1. A realistic novel of the deep south during slavery with the fantastical element of a literal underground railroad with real tracks and trains.

2.   Ditto the above, only here the fantastical element concerning the railroad is a supernatural means of “conduction.”

3. True story of a Black man who lived the first 30 years of his life in freedom, but then was drugged, kidnapped, and sold into slavery by two con men, which landed him in a Louisiana plantation, toiling in hard labor and experiencing horrific abuse.

4. First book of African American literature to become an international best seller, written by a formerly enslaved sailor (1789), born in Africa, who underwent being kidnapped from his family as a boy and transported on the horrific journey to the Americas known as the Middle Passage; the narrative inspired the growth of the abolition movement.

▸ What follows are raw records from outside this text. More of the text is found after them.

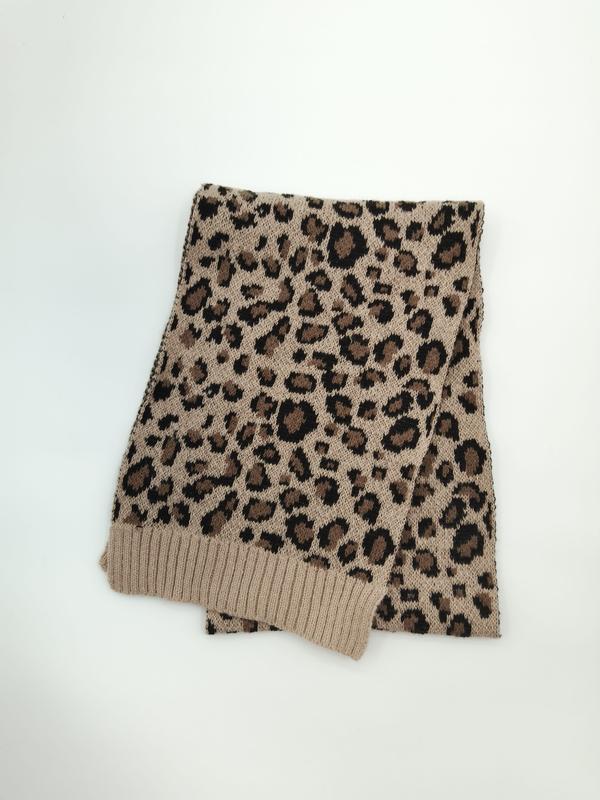Gevouwen beige en zwarte gebreide luipaardprint sjaal met geribbelde rand op witte achtergrond.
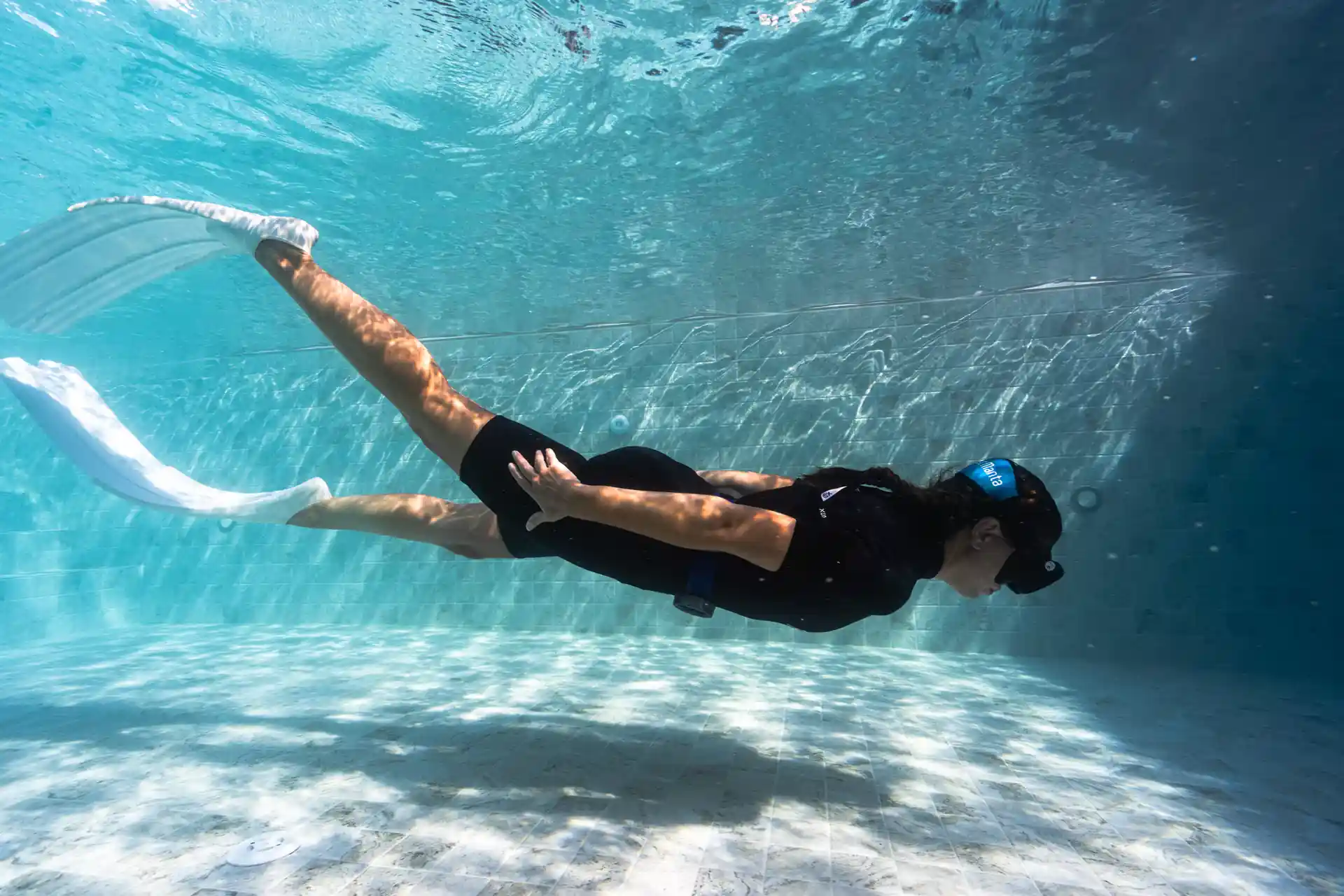 Freediver practising in a pool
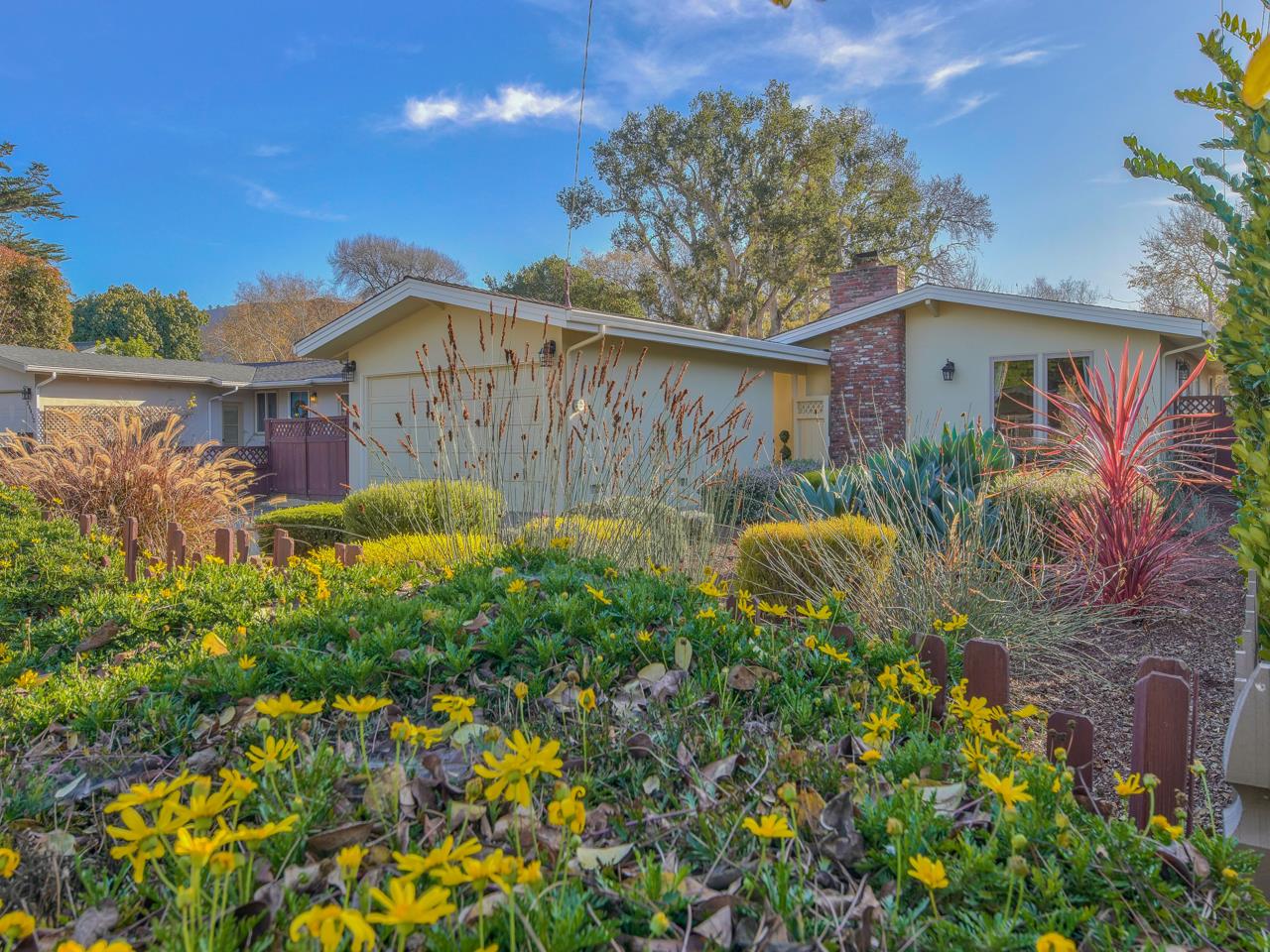 26464 Mission Fields Road Carmel, CA 93923 - Photo 2 of 35 a view of a house with a flower garden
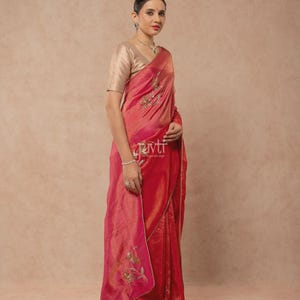 Puede incluir: Un sari de color rojo y rosa vibrante con un brillo dorado metálico, combinado con una blusa beige de manga corta. El sari está adornado con delicados bordados florales en hilo verde y dorado, y el texto "ravti" es visible en la tela.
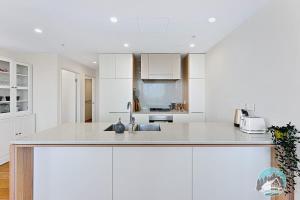 悉尼Aircabin｜Wentworth Point｜Stylish Comfy｜2 Beds Apt的白色的厨房配有白色橱柜和水槽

5.   Autobiographical account chronicling the remarkable odyssey of a woman (1813–1897) whose dauntless spirit and faith carried her from a life of servitude and degradation in North Carolina to liberty and reunion with her children in the North, revealing her seven years in self-imposed exile, hiding in a coffin-like "garret" attached to her grandmother's porch.

6.  True story of a slave girl who was just 14 when her owner began raping her regularly. After giving birth to two of his children she reached her breaking point, fought against his advances and killed him in self-defense at which point she suddenly found herself being prosecuted by the state of Missouri. This tragic book epitomizes the evils and trauma of slavery, especially for women.

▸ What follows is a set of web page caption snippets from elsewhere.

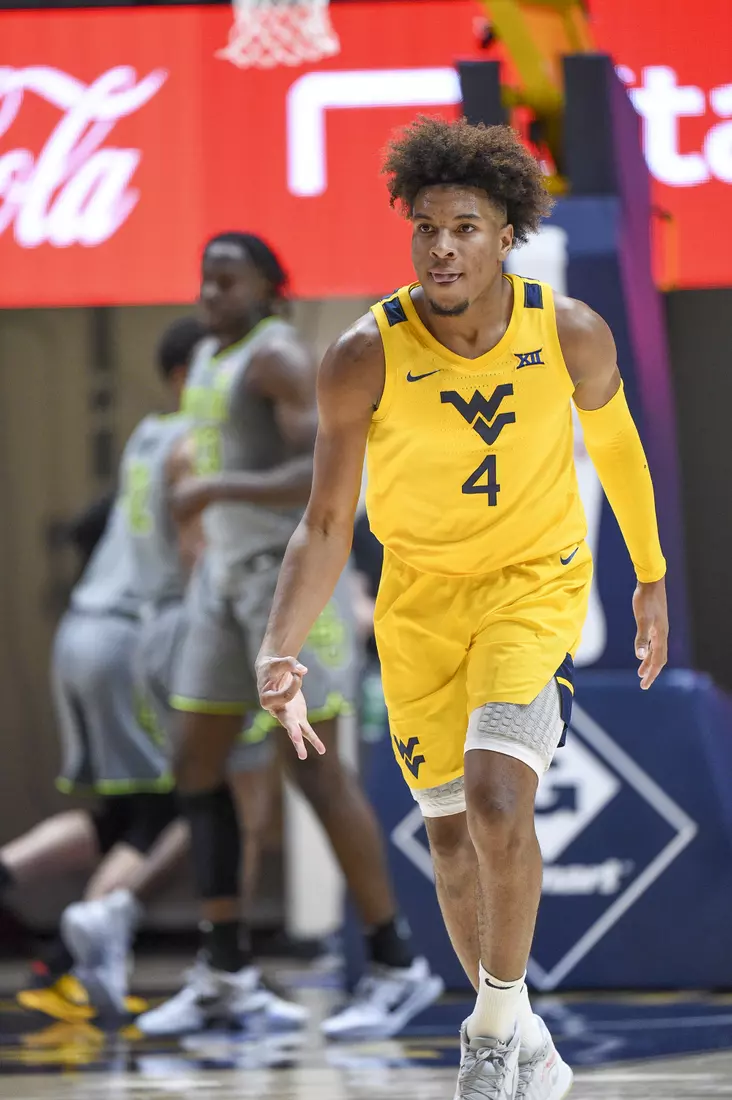 Miles McBride celebrates his three-pointer.
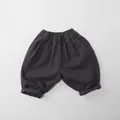 Flat lay of dark grey cotton kids wide-leg trousers with an elastic waist and cuffed hem - 80 / Dark Gray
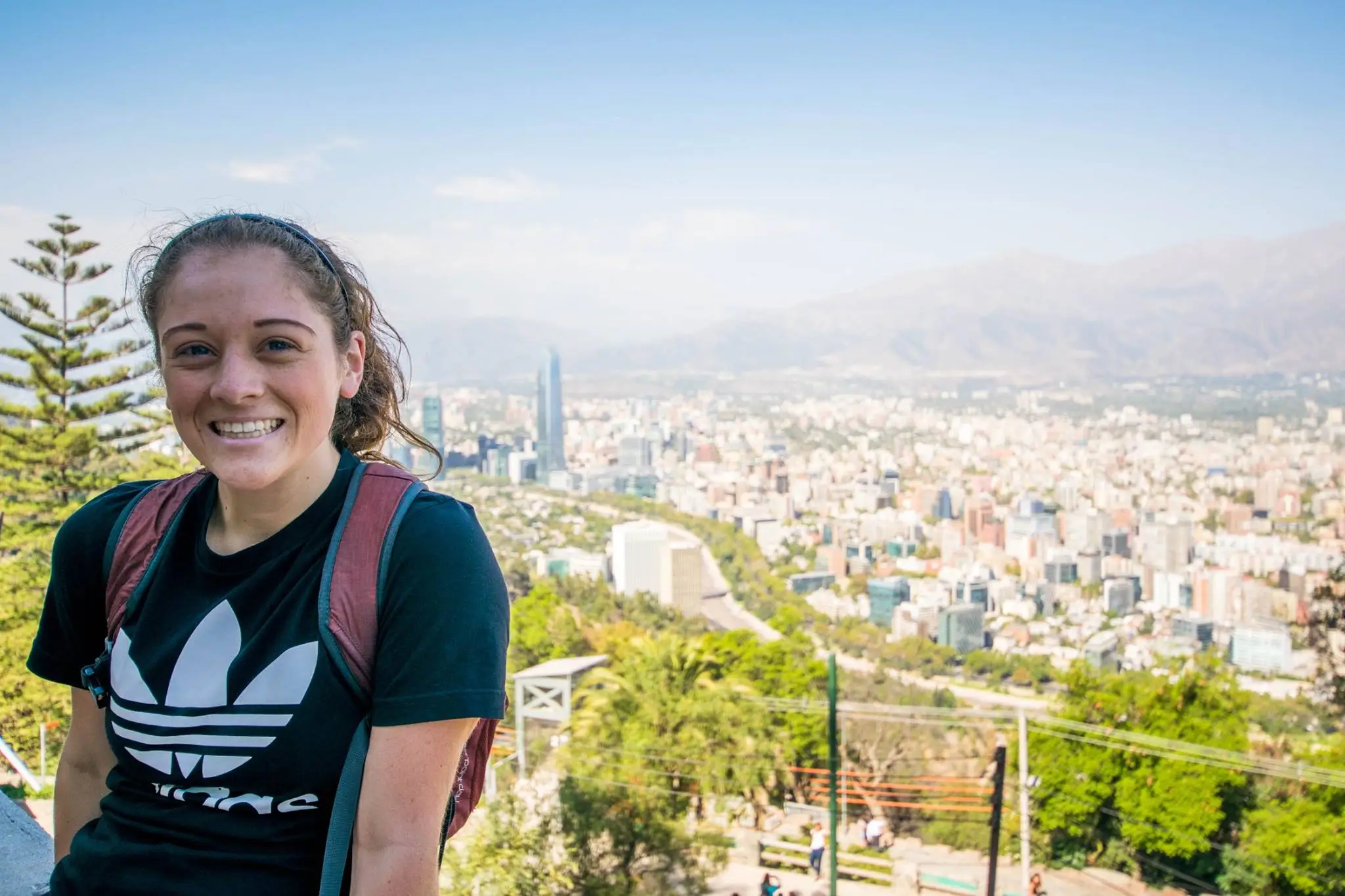 Author Jenna DeLaurentis smiling next to aerial view of buildings, trees in Chile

7.  Life story of a slave boy who painstakingly taught himself to read in secret, chronicling his escape and ascension as a famous orator and world traveler; this memoir was widely read in its time (30,000 copies had been sold by 1860) and it opened people’s eyes to just how hideous the institution of slavery was, thus giving increased momentum to the abolition movement.

8.  In this novel, a former slave in 1873 Cincinnati, Ohio, whose family is haunted by a spirit, must confront her repressed memories of trauma and her past life in bondage.

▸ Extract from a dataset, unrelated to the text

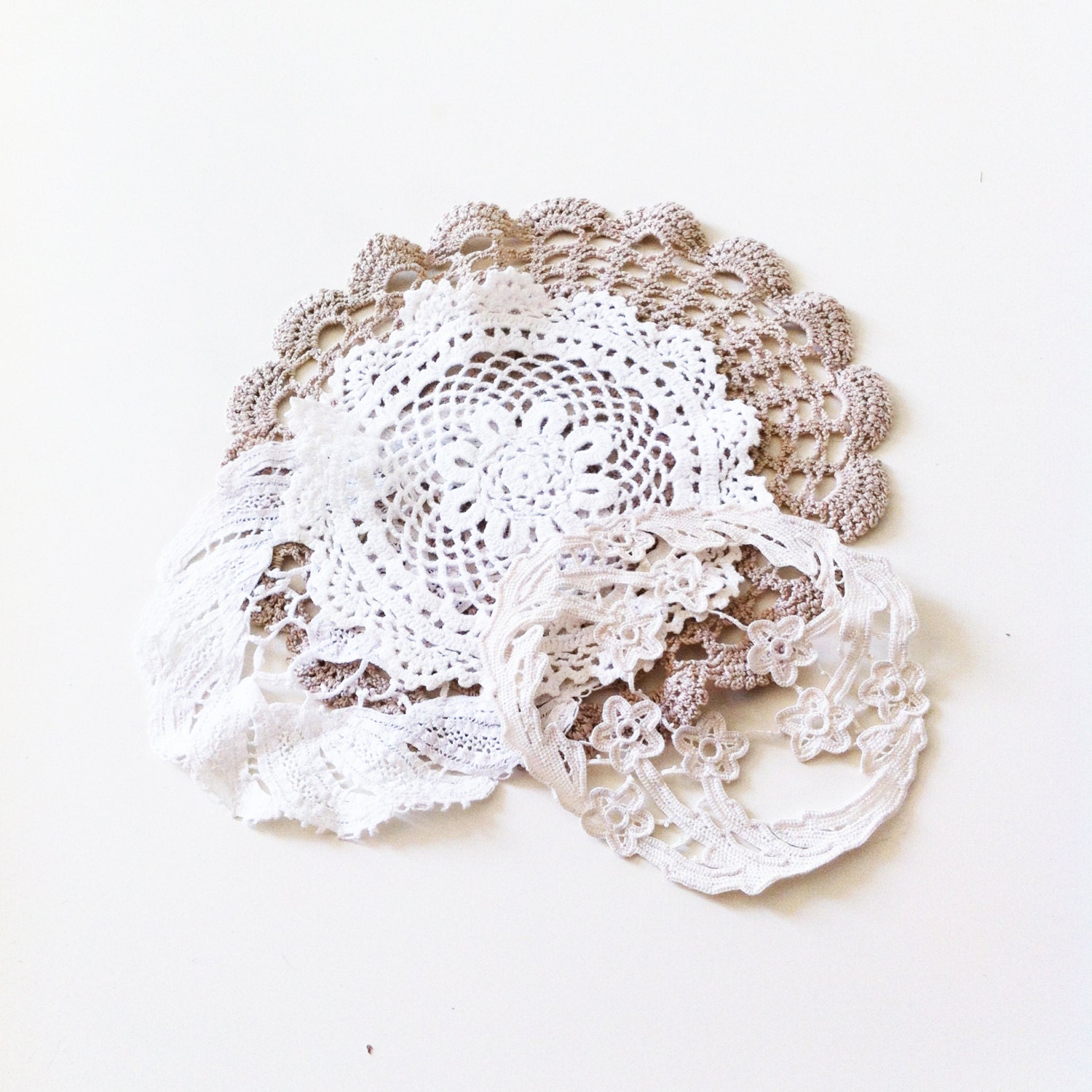 Set of hand embroidered doilies. - DITM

9.   Tells the stories of John Washington and Wallace Turnage, two former slaves who risked their lives for the sake of freedom. 

10. Story of one of George Washington’s slaves who, though treated relatively well, wanted her freedom; therefore, at age 22, she escaped Pennsylvania (where Washington was circumventing the Gradual Abolition Act in order to retain his slaves) and entered New England. Washington employed illegal tactics and leveraged his political connections to relentlessly pursue the woman he regarded as his property, but she was never caught.

11.  And lastly, in a more modern tale of servitude and degradation set in the1960s, this novel focuses on the lives of two black boys in a vile and corrupt juvenile reformatory in Florida, from where they attempt an escape to save their lives, echoing the horrors of slave days past.